Standing in the park’s gazebo and speaking over a cacophony of excited chatter, Billé, whose day job is zookeeper and educator at the Bronx Zoo, provided a litany of fascinating facts about each of his six scaly companions. Then he showed them around (except for the snapping turtle) for all to touch. On the ground, two species of tortoise (the redcoat and sulcate) crawled about their pens, providing children with an up-close view, and a chance to pet their shells.

“What do you like to eat?” Billé asked as he went from one child to the next with his black-and-white South American tegu.

“Mango,” a kid said.

“She loves mango!”

Actually, the children learned as they called out their favorite foods, the tegu, which will grow to four feet, will eat anything they do, and considerably more.

“She likes scrambled eggs, fish, salmon, turkey, chicken,” Billé told them. “But one of her favorite things in the whole world is whole wheat bread and pasta. Go figure.”
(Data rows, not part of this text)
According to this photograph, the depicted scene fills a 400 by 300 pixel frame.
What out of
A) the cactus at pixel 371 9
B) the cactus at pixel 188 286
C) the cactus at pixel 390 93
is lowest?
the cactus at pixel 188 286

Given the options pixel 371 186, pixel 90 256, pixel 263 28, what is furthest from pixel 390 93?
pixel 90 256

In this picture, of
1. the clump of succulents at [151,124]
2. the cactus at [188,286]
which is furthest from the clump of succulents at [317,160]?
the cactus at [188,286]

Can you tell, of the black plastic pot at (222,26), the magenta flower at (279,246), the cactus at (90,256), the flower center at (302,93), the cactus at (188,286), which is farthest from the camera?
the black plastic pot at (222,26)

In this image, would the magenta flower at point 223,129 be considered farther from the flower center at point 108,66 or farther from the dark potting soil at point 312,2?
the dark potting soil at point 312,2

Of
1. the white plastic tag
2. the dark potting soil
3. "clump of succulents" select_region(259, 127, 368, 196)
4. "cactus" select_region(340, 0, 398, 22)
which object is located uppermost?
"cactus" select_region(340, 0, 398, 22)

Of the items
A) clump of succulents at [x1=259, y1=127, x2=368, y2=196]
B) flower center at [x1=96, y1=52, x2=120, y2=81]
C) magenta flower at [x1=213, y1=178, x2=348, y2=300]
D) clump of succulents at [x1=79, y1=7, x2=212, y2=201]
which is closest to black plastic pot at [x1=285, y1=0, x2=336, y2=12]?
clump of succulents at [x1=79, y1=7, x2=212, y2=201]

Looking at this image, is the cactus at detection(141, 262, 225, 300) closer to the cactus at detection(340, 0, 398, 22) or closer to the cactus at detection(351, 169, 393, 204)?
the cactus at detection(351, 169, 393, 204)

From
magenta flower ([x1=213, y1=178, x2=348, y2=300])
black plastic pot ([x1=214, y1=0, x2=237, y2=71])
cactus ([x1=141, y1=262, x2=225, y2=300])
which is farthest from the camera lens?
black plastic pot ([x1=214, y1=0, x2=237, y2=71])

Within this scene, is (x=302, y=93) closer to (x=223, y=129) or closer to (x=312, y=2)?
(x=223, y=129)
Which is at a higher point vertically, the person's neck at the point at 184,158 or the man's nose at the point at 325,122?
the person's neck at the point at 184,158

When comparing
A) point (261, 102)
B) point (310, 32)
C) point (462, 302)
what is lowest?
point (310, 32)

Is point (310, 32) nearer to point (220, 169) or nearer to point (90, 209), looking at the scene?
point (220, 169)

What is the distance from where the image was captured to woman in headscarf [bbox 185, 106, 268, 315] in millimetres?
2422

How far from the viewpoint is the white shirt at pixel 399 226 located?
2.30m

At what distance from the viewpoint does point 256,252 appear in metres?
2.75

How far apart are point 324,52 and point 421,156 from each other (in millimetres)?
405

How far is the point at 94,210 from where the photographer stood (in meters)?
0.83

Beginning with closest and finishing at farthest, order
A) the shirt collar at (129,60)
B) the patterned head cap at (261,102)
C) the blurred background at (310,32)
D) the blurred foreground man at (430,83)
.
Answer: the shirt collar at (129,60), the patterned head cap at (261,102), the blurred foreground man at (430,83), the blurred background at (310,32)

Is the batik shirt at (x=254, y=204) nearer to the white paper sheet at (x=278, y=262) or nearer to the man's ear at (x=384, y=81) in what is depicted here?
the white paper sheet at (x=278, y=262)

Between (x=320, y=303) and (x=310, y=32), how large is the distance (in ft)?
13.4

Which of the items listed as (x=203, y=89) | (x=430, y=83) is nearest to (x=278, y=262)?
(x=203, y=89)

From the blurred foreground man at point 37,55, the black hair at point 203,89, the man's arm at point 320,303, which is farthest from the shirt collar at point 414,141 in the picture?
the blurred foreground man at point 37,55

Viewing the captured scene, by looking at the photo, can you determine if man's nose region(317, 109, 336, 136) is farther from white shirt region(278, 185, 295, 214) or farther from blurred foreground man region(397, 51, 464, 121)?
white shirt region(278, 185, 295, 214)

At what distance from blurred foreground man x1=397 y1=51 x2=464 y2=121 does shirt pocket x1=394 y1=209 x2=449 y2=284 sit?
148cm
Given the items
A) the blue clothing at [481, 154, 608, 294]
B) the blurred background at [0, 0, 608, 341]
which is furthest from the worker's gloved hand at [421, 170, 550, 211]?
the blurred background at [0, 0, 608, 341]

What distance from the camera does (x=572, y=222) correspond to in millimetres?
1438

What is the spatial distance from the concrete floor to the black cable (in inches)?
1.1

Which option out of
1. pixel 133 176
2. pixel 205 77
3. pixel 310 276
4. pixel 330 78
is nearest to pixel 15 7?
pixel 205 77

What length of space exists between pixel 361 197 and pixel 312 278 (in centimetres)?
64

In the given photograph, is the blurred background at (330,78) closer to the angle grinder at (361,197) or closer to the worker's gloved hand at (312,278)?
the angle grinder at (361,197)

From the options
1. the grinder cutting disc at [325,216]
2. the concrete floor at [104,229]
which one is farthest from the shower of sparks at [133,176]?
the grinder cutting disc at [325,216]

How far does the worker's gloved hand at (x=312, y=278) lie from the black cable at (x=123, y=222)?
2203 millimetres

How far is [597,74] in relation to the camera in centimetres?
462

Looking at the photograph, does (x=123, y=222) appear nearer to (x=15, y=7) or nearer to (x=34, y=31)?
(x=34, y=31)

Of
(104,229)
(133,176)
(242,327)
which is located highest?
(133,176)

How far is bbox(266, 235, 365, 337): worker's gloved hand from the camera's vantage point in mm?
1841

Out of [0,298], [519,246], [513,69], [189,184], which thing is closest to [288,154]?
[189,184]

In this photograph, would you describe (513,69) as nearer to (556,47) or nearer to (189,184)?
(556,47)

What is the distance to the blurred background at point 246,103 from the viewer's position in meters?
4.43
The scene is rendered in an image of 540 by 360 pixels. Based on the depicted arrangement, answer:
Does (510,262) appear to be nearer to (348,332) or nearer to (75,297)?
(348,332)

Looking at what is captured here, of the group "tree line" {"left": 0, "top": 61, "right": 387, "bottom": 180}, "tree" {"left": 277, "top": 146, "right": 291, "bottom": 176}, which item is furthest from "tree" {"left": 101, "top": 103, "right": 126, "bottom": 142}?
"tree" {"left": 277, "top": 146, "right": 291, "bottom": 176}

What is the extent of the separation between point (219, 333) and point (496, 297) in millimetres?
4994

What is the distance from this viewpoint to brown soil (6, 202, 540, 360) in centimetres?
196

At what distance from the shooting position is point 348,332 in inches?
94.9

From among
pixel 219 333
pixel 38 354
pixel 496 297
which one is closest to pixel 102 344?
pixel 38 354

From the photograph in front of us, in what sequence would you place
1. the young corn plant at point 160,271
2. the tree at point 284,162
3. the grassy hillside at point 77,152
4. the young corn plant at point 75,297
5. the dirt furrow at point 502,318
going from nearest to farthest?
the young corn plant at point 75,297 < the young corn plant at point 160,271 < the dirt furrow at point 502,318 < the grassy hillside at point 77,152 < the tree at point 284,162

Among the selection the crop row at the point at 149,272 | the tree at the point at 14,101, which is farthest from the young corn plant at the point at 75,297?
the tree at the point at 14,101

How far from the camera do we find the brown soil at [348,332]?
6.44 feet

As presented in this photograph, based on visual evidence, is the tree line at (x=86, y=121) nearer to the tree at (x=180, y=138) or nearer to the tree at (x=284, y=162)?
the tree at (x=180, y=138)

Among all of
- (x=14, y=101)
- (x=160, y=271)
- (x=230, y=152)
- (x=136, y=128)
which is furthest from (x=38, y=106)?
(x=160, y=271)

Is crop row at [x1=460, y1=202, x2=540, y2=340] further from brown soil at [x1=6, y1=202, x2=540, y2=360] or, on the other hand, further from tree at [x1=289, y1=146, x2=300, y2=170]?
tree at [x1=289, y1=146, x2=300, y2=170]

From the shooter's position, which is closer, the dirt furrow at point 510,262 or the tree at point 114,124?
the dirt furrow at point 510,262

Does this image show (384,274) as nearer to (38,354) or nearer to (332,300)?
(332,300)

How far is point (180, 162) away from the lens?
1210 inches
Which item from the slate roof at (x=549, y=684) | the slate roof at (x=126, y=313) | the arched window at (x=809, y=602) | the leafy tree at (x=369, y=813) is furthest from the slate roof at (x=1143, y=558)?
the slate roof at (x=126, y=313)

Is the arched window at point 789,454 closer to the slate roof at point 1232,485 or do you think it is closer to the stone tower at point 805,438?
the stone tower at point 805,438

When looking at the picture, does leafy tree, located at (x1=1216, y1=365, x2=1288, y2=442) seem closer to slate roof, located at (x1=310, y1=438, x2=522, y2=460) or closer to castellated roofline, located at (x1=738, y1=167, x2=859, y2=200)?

The animals that Billé, 32, introduced that afternoon were just a small sampling of the menagerie he has been keeping and breeding in his parents basement in Haverstraw, NY, since he began his collection at age eight. (“They have been very understanding of my passion for reptiles,” he noted.) Now, through The Teaching Turtle, he wants to give children the same zeal and appreciation for the animals that he’s had for most of his life. Understanding an animal, he said, helps children lose their fear of it.

“I love it when kids are afraid in the beginning but touching them by the end,” he said. “I want them to understand that the reptile kingdom and the animal kingdom is nothing to be afraid of.”

Josey Miller said she felt “extraordinarily lucky” that her sons, ages four and six, could be exposed to such creatures in their local park. “What an amazing experience for them,” she exclaimed, “and there’s so much to learn.”

“I don’t know who’s learning more,” she added, “them or me.”